### Tarefa 1
No trecho sobre Jesus e Paulo de Tarso, qual era a prioridade mais urgente de Jesus?
### Tarefa 2
Transcreva, do trecho sobre Jesus e Paulo de Tarso, a parte que vai de "Os ensinamentos de Jesus são tão poucos" a "fundacional do Cristianismo-enquanto-instituição.".
### Tarefa 3
Quais ensinamentos de Jesus o trecho sobre Jesus e Paulo de Tarso menciona como radicais e revolucionários? Liste todos.

Porque sua preocupação não era construir uma sociedade viável ou fundar uma religião: pelo contrário, falando para pessoas que em breve testemunhariam o fim dos tempos e o julgamento eterno, a prioridade mais urgente de Jesus era salvar suas almas.
Por isso, os ensinamentos de Jesus são tão radicais e revolucionários, desde dar a outra face até dar a César o que era de César, desde abandonar sua família a se autocastrar: eram ensinamentos de um homem que não estava se preocupando com o futuro.
Como não havia futuro, a melhor coisa que seus seguidores podiam fazer era tentar viver virtuosamente pelo tempo que lhes restava e, assim, garantir uma vida eterna no céu.
Os ensinamentos de Jesus são tão poucos condizentes à criação de uma religião institucionalizada que, quem lesse os Evangelho sem saber mais nada da história posterior, gargalharia com essa ideia.
Mas, enquanto Jesus é só teoria, Paulo de Tarso é 100% prática. Suas epístolas, guiando as pessoas que tentavam praticar os ensinamentos completamente impraticáveis de Jesus, são elas sim a pedra fundacional do Cristianismo-enquanto-instituição.

### Entradas de dados
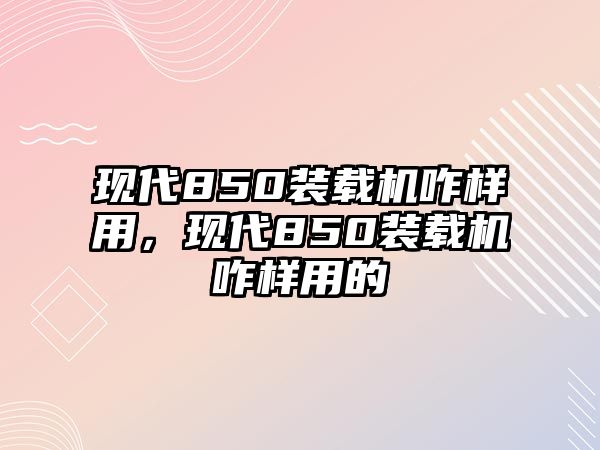 現(xiàn)代850裝載機(jī)咋樣用，現(xiàn)代850裝載機(jī)咋樣用的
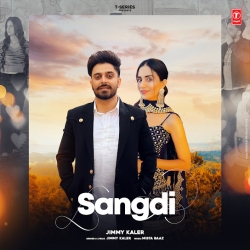 Sangdi Jimmy Kaler New Punjabi Mp3 Song Download.mp3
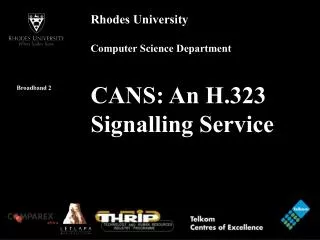 CANS: An H.323 Signalling Service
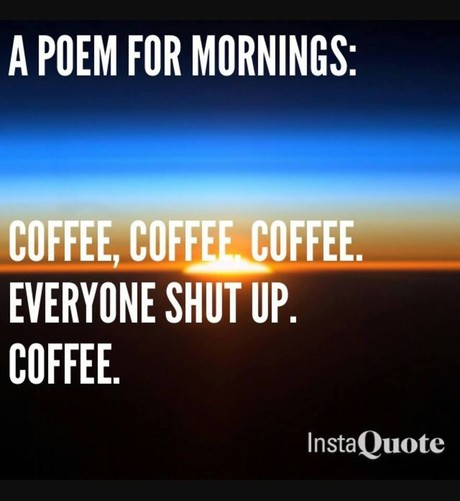 A poem for mornings: 

Coffee, coffee, coffee. 
Everyone shut up. 
Coffee.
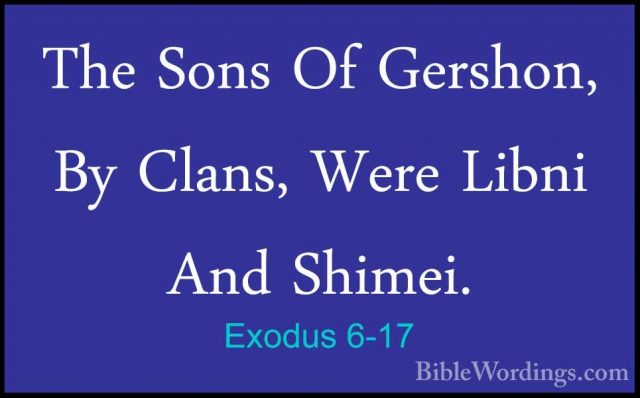 Exodus 6-17 - The Sons Of Gershon, By Clans, Were Libni And ShimeThe Sons Of Gershon, By Clans, Were Libni And Shimei. 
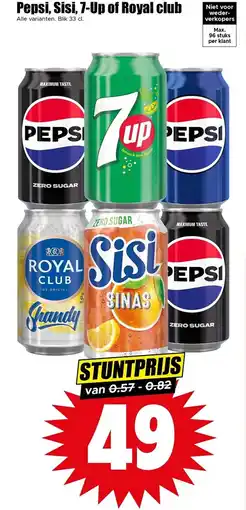 Dirk Pepsi, Sisi, 7-Up of Royal club aanbieding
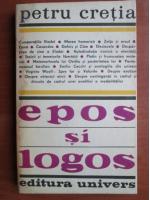 Petru Cretia - Epos si Logos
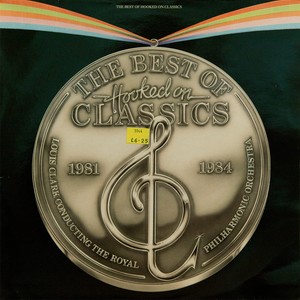 L. Clark & The Royal Philharmonic Orchestra - The Best Of Hooked On Classics 1981-1984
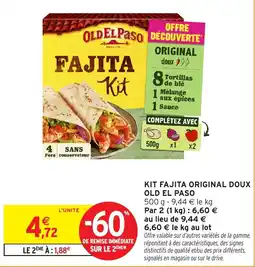 Intermarché OLD EL PASO FAJITA KIT offre
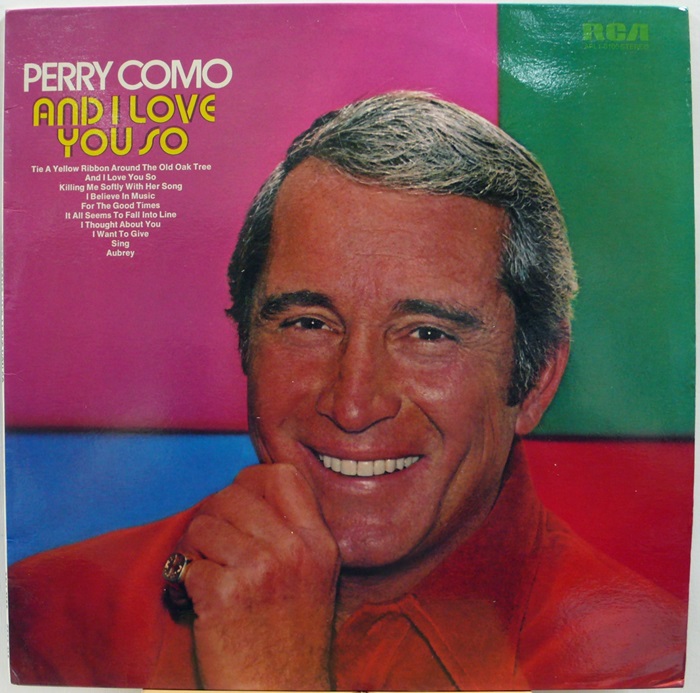 PERRY COMO / AND I LOVE YOU SO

### Resposta da tarefa 1
Salvar as almas de pessoas que em breve testemunhariam o fim dos tempos e o julgamento eterno.

### Resposta da tarefa 2
Os ensinamentos de Jesus são tão poucos condizentes à criação de uma religião institucionalizada que, quem lesse os Evangelho sem saber mais nada da história posterior, gargalharia com essa ideia.
Mas, enquanto Jesus é só teoria, Paulo de Tarso é 100% prática. Suas epístolas, guiando as pessoas que tentavam praticar os ensinamentos completamente impraticáveis de Jesus, são elas sim a pedra fundacional do Cristianismo-enquanto-instituição.

### Resposta da tarefa 3
- Dar a outra face
- Dar a César o que era de César
- Abandonar sua família
- Se autocastrar